NARCISO ROJAS
'Pensamientos confinados' (VIII): Las luces blancas de la fábrica
Los dedos elásticos y blancos de Helena recorrieron torpes la mesita de noche hasta que tiraron el móvil que gritaba al suelo. Era la tercera vez que sonaba el despertador en pocos minutos, y era la definitiva. A oscuras se deslizó fuera de la cama.

Los primeros pasos, descalzos y titubeantes, la llevaron hasta el baño. No registró lo que hizo hasta que se vio de nuevo ante el ordenador, vestida, aseada, casi preparada; a oscuras aún, bajo la luz cenital y cálida de la lámpara del salón. Nada funcionaba, no podía conectar con la fábrica. Miró el teléfono por si algún compañero tenía el mismo problema. Nada, ningún mensaje de auxilio en el grupo del trabajo. En el resto de grupos de whatsapp bastante basura: un tipo explicando la evolución de la epidemia con gráficas; un niño pequeño que grita “¡vamos a morir todos!” cuando la gente aplaude, otra vez, en los balcones; un tipo disfrazado de dinosaurio tirando la basura. Rutina. Volvió al ordenador y lo miró con una mirada larga, con pestañeos lentos.

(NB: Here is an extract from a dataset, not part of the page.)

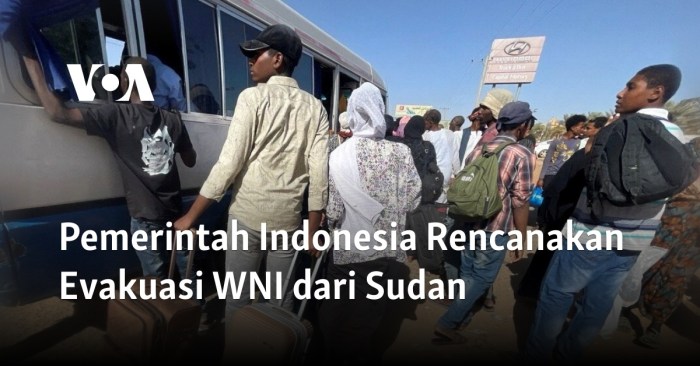 Pemerintah Indonesia Rencanakan Evakuasi WNI dari Sudan DPR Minta Antisipasi Cepat untuk WNI di Wilayah Konflik Iran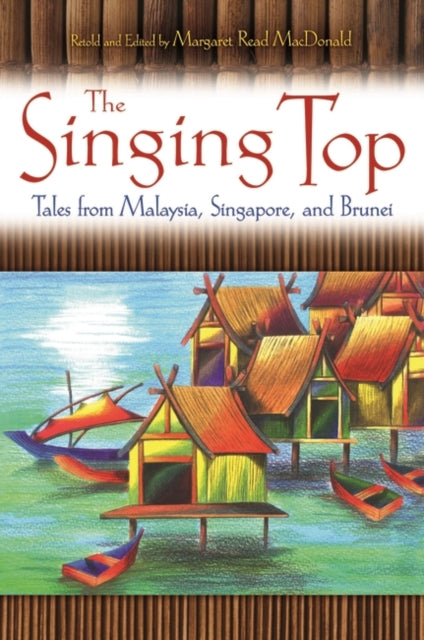 The Singing Top: Tales from Malaysia, Singapore, and Brunei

Llenó la boca con aire y lo dejó escapar entre los labios finos, poco a poco, apartándose el flequillo recto-vertical-negro con las últimas moléculas. Sintió un leve dolor de cabeza y cerró los ojos. “No, por favor. Ahora no.”
La cocina de Aníbal ya olía a café. Repasó mentalmente varias veces todo lo que tenía en el aire, pensando en lo que subía, en lo que bajaba, y en lo que había terminado de subir y aún no había empezado a bajar mientras el vapor y el condensado conversaban en la cafetera. Se hizo un mapa, un atlas, una cartografía entera. El planeta. La soledad del jefe. Se tuvo que repetir mentalmente que no estaba solo. No lo hizo en castellano, lo hizo en su propio idioma interno. La idea desaparecía de la consciencia, pero se le quedaba pegada a la espalda, como una espiga de trigo enredada en los nudos del jersey y que tira hacia abajo, despacio pero sin parar. Ahí la llevaría todo el día sin darse cuenta. Encendió el ordenador, lo conectó y comenzó a abrir correos. Empezaban los juegos malabares.
La hija pequeña de Alejandro había empezado excitada el confinamiento, pero la energía se le empezaba a disipar y cada vez era más complicado tenerla entretenida. Se despertaba pronto y hacía su trabajo a la perfección: Preguntar “¿por qué?” a todo. Alejandro se asomó a la ventana antes de sentarse ante el portátil. Aún no había amanecido, y menos en su calle, a la que el sol llegaba tarde, como a una hendidura. La palmera de la acera de enfrente aún estaba azul. Apoyó la frente en el cristal y lo empañó con dos óvalos blancos con el aliento que salía de su nariz. El ordenador le dijo que no se relajase, ha entrado un email; el móvil llamó su atención con un pip pip, avisando de que estaba quedándose sin batería; la tostadora se quejó metálica desde la cocina escupiendo el pan. Los porqués de las máquinas no eran tan cálidos.
Los tres desde casa, confinados, viéndolo todo a través de una pantalla de ordenador, escuchando a través de unos auriculares, disciplinados con su equipo y con su ánimo.
Los que sí seguían yendo a la fábrica hacían el cambio de turno a dos metros de distancia, a la intemperie, con las manos en los bolsillos y la cabeza escondida entre los hombros por el frío; con miedo de acercarse a sus compañeros, escuchando lo que fue la noche, lo que estaba siendo la aurora y lo que iba a ser el día. La rueda debe seguir rodando, se lo debían a ellos mismos y a la gente. Uno de ellos le preguntó a otro por su mujer, la enfermera. Estaba bien por ahora, o eso dedujo del pulgar hacia arriba; le guiñó un ojo. El color de la fachada de la sala de control cambiaba de gris a marrón, el frío se iba poco a poco de la piel, pero no de sus cabezas. Trabajos importantes, equipos en reparación, seguridad, producción, cambios, cortita y al pie. Adiós de palabra, sin golpe en el hombro. La instalación espera a sus pastores.
Así se ponía en marcha la fábrica, que poco a poco apagaba sus luces nocturnas blancas para comenzar un nuevo día.